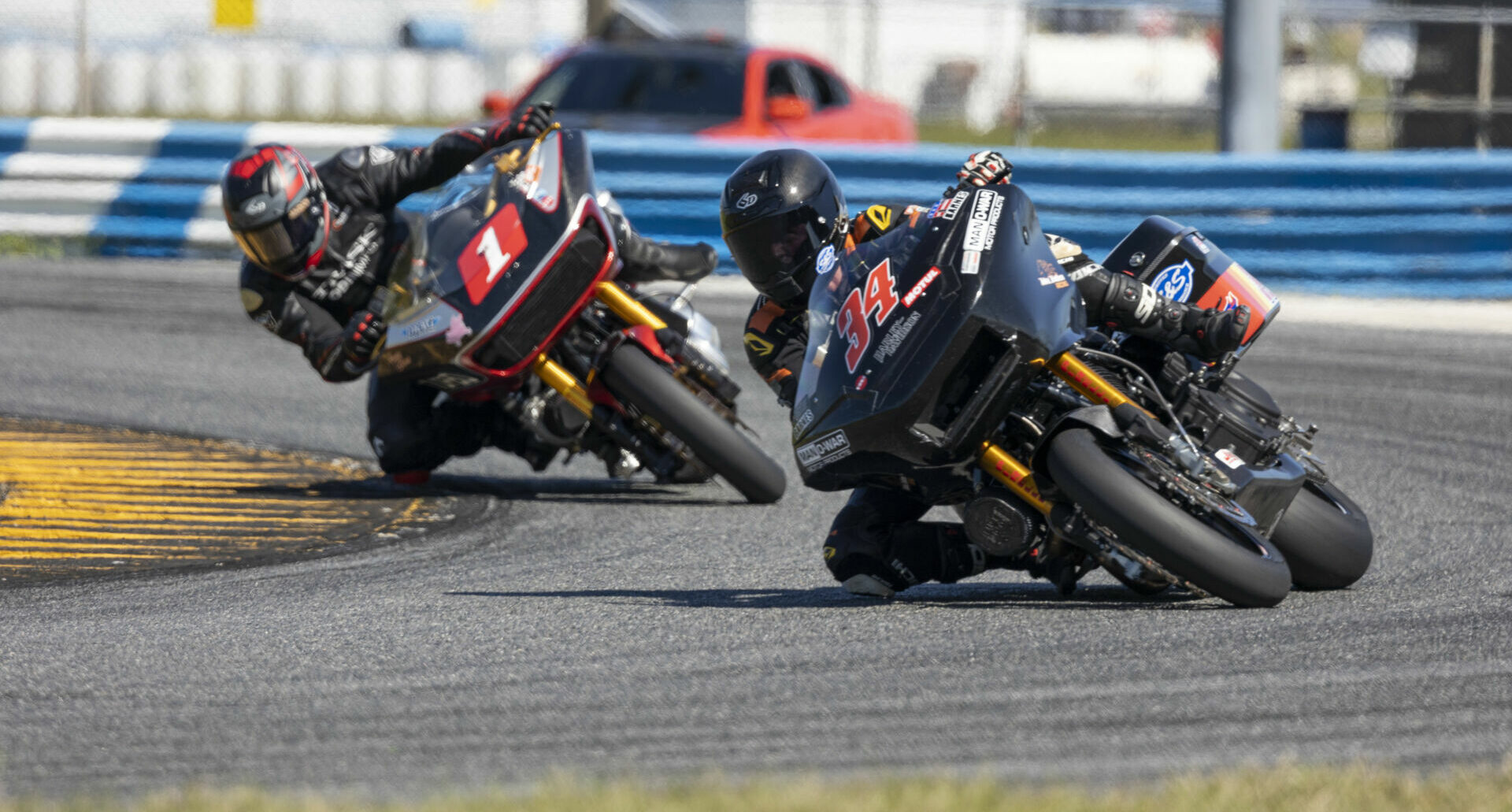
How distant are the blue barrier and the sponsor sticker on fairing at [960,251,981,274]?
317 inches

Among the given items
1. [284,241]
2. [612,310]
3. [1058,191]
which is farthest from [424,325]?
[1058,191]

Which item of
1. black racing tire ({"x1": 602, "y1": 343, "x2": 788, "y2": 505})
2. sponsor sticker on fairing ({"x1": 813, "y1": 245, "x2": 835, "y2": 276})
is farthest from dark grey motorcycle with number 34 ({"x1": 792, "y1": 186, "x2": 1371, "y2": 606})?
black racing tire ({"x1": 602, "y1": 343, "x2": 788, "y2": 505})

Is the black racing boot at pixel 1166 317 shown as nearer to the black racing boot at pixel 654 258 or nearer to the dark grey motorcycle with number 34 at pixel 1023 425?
--------------------------------
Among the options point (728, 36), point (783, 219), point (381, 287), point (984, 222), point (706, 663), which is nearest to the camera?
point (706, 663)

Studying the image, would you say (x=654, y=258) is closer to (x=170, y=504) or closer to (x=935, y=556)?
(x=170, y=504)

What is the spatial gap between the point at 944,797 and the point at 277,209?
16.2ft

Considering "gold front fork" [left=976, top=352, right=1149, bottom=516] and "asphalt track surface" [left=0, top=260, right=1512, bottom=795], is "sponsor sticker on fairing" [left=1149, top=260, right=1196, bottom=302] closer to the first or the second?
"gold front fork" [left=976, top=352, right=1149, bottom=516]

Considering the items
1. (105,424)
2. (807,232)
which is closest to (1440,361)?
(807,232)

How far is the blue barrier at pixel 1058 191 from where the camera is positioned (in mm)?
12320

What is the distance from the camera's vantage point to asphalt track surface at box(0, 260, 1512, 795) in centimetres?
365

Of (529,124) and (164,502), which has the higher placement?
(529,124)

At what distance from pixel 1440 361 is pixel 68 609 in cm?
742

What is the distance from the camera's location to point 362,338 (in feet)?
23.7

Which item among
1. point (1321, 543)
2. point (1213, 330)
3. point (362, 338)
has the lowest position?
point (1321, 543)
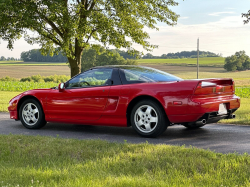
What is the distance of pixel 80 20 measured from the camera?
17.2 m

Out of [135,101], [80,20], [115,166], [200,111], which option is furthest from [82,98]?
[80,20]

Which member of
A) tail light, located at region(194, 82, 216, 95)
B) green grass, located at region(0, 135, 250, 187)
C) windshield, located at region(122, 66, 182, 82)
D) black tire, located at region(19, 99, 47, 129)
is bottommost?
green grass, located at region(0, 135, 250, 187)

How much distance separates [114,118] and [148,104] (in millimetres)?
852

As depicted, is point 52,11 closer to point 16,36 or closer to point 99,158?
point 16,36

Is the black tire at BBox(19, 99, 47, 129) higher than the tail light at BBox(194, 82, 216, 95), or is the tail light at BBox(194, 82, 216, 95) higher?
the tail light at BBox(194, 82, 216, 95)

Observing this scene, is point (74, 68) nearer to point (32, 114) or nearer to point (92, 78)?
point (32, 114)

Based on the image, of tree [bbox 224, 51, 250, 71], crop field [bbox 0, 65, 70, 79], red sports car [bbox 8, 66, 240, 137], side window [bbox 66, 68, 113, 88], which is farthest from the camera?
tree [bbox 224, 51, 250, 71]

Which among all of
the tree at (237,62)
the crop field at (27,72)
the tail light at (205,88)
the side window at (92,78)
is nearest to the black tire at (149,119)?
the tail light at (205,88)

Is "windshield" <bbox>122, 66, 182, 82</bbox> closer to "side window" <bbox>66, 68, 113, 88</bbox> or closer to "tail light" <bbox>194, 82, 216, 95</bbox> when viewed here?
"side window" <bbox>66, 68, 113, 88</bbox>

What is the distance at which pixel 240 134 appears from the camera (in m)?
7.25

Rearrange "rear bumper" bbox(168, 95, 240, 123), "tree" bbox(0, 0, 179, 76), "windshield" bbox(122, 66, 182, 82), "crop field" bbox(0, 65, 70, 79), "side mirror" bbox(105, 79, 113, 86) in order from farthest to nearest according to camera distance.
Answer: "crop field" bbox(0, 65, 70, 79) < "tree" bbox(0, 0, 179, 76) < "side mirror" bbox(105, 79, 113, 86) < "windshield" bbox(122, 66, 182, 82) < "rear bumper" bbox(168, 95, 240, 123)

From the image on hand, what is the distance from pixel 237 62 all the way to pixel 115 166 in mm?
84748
--------------------------------
Return every line from the line with "How distant are" to the line with "Is the black racing", both included, without changing anything.

» **Answer for the task**:
How distant are the blue barrier and the sponsor sticker on fairing at [960,251,981,274]?
317 inches

Among the given items
1. [284,241]
2. [612,310]
3. [1058,191]
which is farthest from [424,325]?
[1058,191]

Which item of
1. black racing tire ({"x1": 602, "y1": 343, "x2": 788, "y2": 505})
2. sponsor sticker on fairing ({"x1": 813, "y1": 245, "x2": 835, "y2": 276})
is farthest from dark grey motorcycle with number 34 ({"x1": 792, "y1": 186, "x2": 1371, "y2": 606})?
black racing tire ({"x1": 602, "y1": 343, "x2": 788, "y2": 505})

Is the black racing boot at pixel 1166 317 shown as nearer to the black racing boot at pixel 654 258 or nearer to the dark grey motorcycle with number 34 at pixel 1023 425?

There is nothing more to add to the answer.